▶ **Exercise brief**
All lines below are to be output exactly as they stand.

▶ **Supplied material**
::::

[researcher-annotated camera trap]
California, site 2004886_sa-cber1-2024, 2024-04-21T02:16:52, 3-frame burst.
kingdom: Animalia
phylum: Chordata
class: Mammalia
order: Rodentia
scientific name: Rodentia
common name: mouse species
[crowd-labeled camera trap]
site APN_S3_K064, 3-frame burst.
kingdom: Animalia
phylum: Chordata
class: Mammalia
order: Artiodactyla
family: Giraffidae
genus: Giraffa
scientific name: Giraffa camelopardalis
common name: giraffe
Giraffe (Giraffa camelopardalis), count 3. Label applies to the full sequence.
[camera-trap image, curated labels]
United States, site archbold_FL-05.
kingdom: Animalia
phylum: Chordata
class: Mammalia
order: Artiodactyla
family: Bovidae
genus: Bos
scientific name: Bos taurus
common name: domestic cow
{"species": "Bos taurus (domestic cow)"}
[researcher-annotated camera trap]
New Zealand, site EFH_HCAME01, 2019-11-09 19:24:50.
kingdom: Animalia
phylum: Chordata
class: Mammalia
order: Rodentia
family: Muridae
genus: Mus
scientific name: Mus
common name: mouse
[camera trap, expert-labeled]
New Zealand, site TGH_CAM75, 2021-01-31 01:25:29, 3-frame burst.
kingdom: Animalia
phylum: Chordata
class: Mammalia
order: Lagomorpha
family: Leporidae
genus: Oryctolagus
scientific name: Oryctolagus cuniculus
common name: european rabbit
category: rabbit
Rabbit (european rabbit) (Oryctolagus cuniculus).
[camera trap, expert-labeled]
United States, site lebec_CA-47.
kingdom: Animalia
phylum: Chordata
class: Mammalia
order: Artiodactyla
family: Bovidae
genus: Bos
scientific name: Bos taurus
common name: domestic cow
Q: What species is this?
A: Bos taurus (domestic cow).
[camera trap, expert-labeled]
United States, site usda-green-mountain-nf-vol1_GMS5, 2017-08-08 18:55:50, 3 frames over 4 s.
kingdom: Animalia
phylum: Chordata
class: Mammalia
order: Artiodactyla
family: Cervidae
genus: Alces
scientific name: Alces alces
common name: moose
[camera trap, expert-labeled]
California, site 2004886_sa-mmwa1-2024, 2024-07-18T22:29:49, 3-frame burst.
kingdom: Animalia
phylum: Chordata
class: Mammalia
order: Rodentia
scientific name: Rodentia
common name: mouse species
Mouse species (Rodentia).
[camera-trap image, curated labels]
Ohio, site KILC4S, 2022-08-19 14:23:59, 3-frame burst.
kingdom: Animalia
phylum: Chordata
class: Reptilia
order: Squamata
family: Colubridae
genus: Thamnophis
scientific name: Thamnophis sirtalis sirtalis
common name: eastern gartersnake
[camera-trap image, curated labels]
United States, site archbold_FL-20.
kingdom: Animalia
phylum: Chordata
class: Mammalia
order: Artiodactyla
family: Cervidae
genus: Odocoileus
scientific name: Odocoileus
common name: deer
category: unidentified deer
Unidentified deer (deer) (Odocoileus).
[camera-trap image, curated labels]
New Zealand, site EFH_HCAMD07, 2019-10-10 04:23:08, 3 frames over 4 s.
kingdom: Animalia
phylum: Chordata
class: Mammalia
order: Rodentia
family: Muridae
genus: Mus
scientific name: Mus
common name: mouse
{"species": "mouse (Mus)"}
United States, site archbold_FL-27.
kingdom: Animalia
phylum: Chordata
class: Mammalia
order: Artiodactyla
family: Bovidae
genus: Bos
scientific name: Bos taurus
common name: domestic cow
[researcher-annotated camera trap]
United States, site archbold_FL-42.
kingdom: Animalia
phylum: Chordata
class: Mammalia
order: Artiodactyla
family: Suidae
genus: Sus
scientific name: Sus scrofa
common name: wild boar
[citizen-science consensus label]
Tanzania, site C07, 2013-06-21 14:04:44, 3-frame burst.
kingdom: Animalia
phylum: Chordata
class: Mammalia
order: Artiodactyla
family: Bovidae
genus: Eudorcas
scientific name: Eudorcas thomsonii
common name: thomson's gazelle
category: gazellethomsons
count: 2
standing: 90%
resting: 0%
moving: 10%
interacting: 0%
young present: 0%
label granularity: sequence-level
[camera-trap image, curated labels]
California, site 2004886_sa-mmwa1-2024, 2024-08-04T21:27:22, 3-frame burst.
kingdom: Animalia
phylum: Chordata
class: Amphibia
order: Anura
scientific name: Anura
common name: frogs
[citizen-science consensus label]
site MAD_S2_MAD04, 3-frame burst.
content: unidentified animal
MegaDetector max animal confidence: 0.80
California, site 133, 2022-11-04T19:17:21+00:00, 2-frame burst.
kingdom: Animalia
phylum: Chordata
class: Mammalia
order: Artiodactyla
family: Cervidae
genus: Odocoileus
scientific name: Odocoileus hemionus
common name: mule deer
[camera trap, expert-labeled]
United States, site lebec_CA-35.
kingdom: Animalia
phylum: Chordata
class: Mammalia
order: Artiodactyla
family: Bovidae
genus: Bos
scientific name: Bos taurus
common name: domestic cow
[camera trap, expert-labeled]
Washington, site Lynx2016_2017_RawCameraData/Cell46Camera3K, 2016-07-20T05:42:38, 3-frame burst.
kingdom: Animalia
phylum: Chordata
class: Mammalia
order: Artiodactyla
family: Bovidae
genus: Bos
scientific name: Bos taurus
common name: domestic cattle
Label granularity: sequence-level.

::::

▶ **Your solution**
[researcher-annotated camera trap]
California, site 2004886_sa-cber1-2024, 2024-04-21T02:16:52, 3-frame burst.
kingdom: Animalia
phylum: Chordata
class: Mammalia
order: Rodentia
scientific name: Rodentia
common name: mouse species
[crowd-labeled camera trap]
site APN_S3_K064, 3-frame burst.
kingdom: Animalia
phylum: Chordata
class: Mammalia
order: Artiodactyla
family: Giraffidae
genus: Giraffa
scientific name: Giraffa camelopardalis
common name: giraffe
Giraffe (Giraffa camelopardalis), count 3. Label applies to the full sequence.
[camera-trap image, curated labels]
United States, site archbold_FL-05.
kingdom: Animalia
phylum: Chordata
class: Mammalia
order: Artiodactyla
family: Bovidae
genus: Bos
scientific name: Bos taurus
common name: domestic cow
{"species": "Bos taurus (domestic cow)"}
[researcher-annotated camera trap]
New Zealand, site EFH_HCAME01, 2019-11-09 19:24:50.
kingdom: Animalia
phylum: Chordata
class: Mammalia
order: Rodentia
family: Muridae
genus: Mus
scientific name: Mus
common name: mouse
[camera trap, expert-labeled]
New Zealand, site TGH_CAM75, 2021-01-31 01:25:29, 3-frame burst.
kingdom: Animalia
phylum: Chordata
class: Mammalia
order: Lagomorpha
family: Leporidae
genus: Oryctolagus
scientific name: Oryctolagus cuniculus
common name: european rabbit
category: rabbit
Rabbit (european rabbit) (Oryctolagus cuniculus).
[camera trap, expert-labeled]
United States, site lebec_CA-47.
kingdom: Animalia
phylum: Chordata
class: Mammalia
order: Artiodactyla
family: Bovidae
genus: Bos
scientific name: Bos taurus
common name: domestic cow
Q: What species is this?
A: Bos taurus (domestic cow).
[camera trap, expert-labeled]
United States, site usda-green-mountain-nf-vol1_GMS5, 2017-08-08 18:55:50, 3 frames over 4 s.
kingdom: Animalia
phylum: Chordata
class: Mammalia
order: Artiodactyla
family: Cervidae
genus: Alces
scientific name: Alces alces
common name: moose
[camera trap, expert-labeled]
California, site 2004886_sa-mmwa1-2024, 2024-07-18T22:29:49, 3-frame burst.
kingdom: Animalia
phylum: Chordata
class: Mammalia
order: Rodentia
scientific name: Rodentia
common name: mouse species
Mouse species (Rodentia).
[camera-trap image, curated labels]
Ohio, site KILC4S, 2022-08-19 14:23:59, 3-frame burst.
kingdom: Animalia
phylum: Chordata
class: Reptilia
order: Squamata
family: Colubridae
genus: Thamnophis
scientific name: Thamnophis sirtalis sirtalis
common name: eastern gartersnake
[camera-trap image, curated labels]
United States, site archbold_FL-20.
kingdom: Animalia
phylum: Chordata
class: Mammalia
order: Artiodactyla
family: Cervidae
genus: Odocoileus
scientific name: Odocoileus
common name: deer
category: unidentified deer
Unidentified deer (deer) (Odocoileus).
[camera-trap image, curated labels]
New Zealand, site EFH_HCAMD07, 2019-10-10 04:23:08, 3 frames over 4 s.
kingdom: Animalia
phylum: Chordata
class: Mammalia
order: Rodentia
family: Muridae
genus: Mus
scientific name: Mus
common name: mouse
{"species": "mouse (Mus)"}
United States, site archbold_FL-27.
kingdom: Animalia
phylum: Chordata
class: Mammalia
order: Artiodactyla
family: Bovidae
genus: Bos
scientific name: Bos taurus
common name: domestic cow
[researcher-annotated camera trap]
United States, site archbold_FL-42.
kingdom: Animalia
phylum: Chordata
class: Mammalia
order: Artiodactyla
family: Suidae
genus: Sus
scientific name: Sus scrofa
common name: wild boar
[citizen-science consensus label]
Tanzania, site C07, 2013-06-21 14:04:44, 3-frame burst.
kingdom: Animalia
phylum: Chordata
class: Mammalia
order: Artiodactyla
family: Bovidae
genus: Eudorcas
scientific name: Eudorcas thomsonii
common name: thomson's gazelle
category: gazellethomsons
count: 2
standing: 90%
resting: 0%
moving: 10%
interacting: 0%
young present: 0%
label granularity: sequence-level
[camera-trap image, curated labels]
California, site 2004886_sa-mmwa1-2024, 2024-08-04T21:27:22, 3-frame burst.
kingdom: Animalia
phylum: Chordata
class: Amphibia
order: Anura
scientific name: Anura
common name: frogs
[citizen-science consensus label]
site MAD_S2_MAD04, 3-frame burst.
content: unidentified animal
MegaDetector max animal confidence: 0.80
California, site 133, 2022-11-04T19:17:21+00:00, 2-frame burst.
kingdom: Animalia
phylum: Chordata
class: Mammalia
order: Artiodactyla
family: Cervidae
genus: Odocoileus
scientific name: Odocoileus hemionus
common name: mule deer
[camera trap, expert-labeled]
United States, site lebec_CA-35.
kingdom: Animalia
phylum: Chordata
class: Mammalia
order: Artiodactyla
family: Bovidae
genus: Bos
scientific name: Bos taurus
common name: domestic cow
[camera trap, expert-labeled]
Washington, site Lynx2016_2017_RawCameraData/Cell46Camera3K, 2016-07-20T05:42:38, 3-frame burst.
kingdom: Animalia
phylum: Chordata
class: Mammalia
order: Artiodactyla
family: Bovidae
genus: Bos
scientific name: Bos taurus
common name: domestic cattle
Label granularity: sequence-level.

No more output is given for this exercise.